Ive had no reason to not to trust her, there were just so many signs of something else going on that it made me think there was more to this. her hanging out with this friend is not a problem for me, but when im lied to and shes hiding stuff, it had me worried. i would like to tell her she can still be this guys friend but i don't want to compromise myself in order to do so. i've never been a jealous person and ive never acted jealous toward her. we both work stressful jobs, we are in the process of purchasing a home and we both have a high level of stress right now. i know the sexual aspect of our relationship is the last thing i should be worried about but i'm a VERY VERY sexual person, if i could have sex 5 times a day i would. so our sex life was good before we got married... i would say like once a day. but i feel really connected when i have sex with her and it makes me feel good to please her in that way. so i just want to make things better for her and for me.


----------



## circasurvive (Aug 4, 2010)

anyone have any suggestions?


----------



## turnera (Jan 22, 2010)

Ok. She is disappointed with this marriage. It isn't turning out to be what she expected. She KNOWS you want SF all the time and that just makes her more irritated and pressured; therefore when you approach her and tell her you need to know what she wants, she KNOWS you're only saying that because you want more SF. She gets mad that you're pressuring her, and defensive because it feels like you're blaming her. So you are backing her into a corner.

Along comes old bf who does NOT do these things to her. She can be herself with him. She has no stress to perform (hopefully) for him. She is not being criticized by him.

Do you see why she'd rather spend time with him?

What to do? STOP being the person who makes her feel bad. Tell yourself that you will not ask for SF for one month. Come on, you can do it. You can sacrifice one month to save your marriage. 

Once that stress is off of her, work on your relationship. To do that, go to marriagebuilders.com and print out the Love Buster questionnaire, a copy for each of you.
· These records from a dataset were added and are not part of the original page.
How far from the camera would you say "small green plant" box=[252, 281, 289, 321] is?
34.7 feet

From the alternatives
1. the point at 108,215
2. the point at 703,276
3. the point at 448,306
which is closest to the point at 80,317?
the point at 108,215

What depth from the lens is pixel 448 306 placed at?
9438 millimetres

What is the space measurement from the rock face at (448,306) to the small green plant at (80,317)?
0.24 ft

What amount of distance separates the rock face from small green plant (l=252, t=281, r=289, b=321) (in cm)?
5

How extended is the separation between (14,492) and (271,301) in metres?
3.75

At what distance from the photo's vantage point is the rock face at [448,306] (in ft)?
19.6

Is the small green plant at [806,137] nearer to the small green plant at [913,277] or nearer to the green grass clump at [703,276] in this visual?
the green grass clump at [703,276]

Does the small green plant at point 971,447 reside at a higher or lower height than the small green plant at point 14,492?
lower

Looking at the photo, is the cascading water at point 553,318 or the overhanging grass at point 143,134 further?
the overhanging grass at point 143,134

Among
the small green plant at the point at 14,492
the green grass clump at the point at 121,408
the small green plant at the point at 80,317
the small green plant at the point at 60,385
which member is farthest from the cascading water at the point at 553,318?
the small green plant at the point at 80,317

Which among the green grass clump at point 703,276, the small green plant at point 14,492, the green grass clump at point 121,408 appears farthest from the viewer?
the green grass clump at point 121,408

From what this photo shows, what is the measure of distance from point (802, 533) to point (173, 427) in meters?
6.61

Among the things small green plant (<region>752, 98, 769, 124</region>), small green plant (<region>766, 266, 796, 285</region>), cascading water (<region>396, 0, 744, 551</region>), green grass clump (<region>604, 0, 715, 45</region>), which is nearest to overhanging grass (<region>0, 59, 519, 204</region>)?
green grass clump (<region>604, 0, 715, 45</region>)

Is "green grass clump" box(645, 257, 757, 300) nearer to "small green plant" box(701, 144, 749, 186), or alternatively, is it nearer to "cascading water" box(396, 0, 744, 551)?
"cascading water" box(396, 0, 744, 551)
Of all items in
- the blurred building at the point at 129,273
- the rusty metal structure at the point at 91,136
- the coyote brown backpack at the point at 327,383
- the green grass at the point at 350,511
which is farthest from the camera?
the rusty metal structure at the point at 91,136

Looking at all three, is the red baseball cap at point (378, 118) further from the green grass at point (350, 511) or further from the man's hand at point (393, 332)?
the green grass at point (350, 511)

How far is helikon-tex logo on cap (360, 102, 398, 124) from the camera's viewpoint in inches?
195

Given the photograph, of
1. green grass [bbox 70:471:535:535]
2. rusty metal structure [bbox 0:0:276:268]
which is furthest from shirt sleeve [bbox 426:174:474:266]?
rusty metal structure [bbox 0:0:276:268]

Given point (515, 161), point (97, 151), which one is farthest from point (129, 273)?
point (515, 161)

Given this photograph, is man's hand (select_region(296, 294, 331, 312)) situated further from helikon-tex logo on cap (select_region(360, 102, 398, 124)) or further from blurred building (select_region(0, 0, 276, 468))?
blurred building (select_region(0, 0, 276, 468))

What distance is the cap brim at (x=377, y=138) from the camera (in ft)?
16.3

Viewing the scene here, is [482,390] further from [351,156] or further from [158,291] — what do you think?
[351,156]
Fill them out and swap. Read what YOU do that upsets HER (how you LB her). Then STOP doing those things. Spend this month changing your habits, stopping your LBs. You can ask her to read yours, too, and stop her LBs, if your relationship is strong enough to do so.

Once you have eliminated your LBs - and they can be as small as a cap on your toothpaste to as big as overspending - then go back to MB and print out the Emotional Needs questionnaires, fill them out. It will tell you what her top 5 ENs are. And YOU need to work your butt off to be the ONLY person meeting those 5 ENs. Because if you don't - as you have seen with ex-bf - _someone else will_.


----------



## turnera (Jan 22, 2010)

circasurvive said:


> if i could have sex 5 times a day i would. so our sex life was good before we got married... i would say like once a day. but i feel really connected when i have sex with her and it makes me feel good to please her in that way. so i just want to make things better for her and for me.


 I just want to add that it is HIGHLY unlikely she will want this same level of activity. HIGHLY unlikely. Women rarely do. And there has to be EXCELLENT emotional connection to the man before she will want to do it at all. With your marriage in such a bad shape, you're lucky you get any. Once a day is common for newlyweds, but not that common at all for people married 5 or more years.

So you had better wrap your brain around the fact that you will NOT be getting that much. EVER. If you can't handle that, just divorce and go out and be single and date or pay for it.


----------



## SHARKY (Nov 30, 2010)

circasurvive said:


> anyone have any suggestions?


Hi I have read this whole thread, intresting to find out how it has turned out after several months.


----------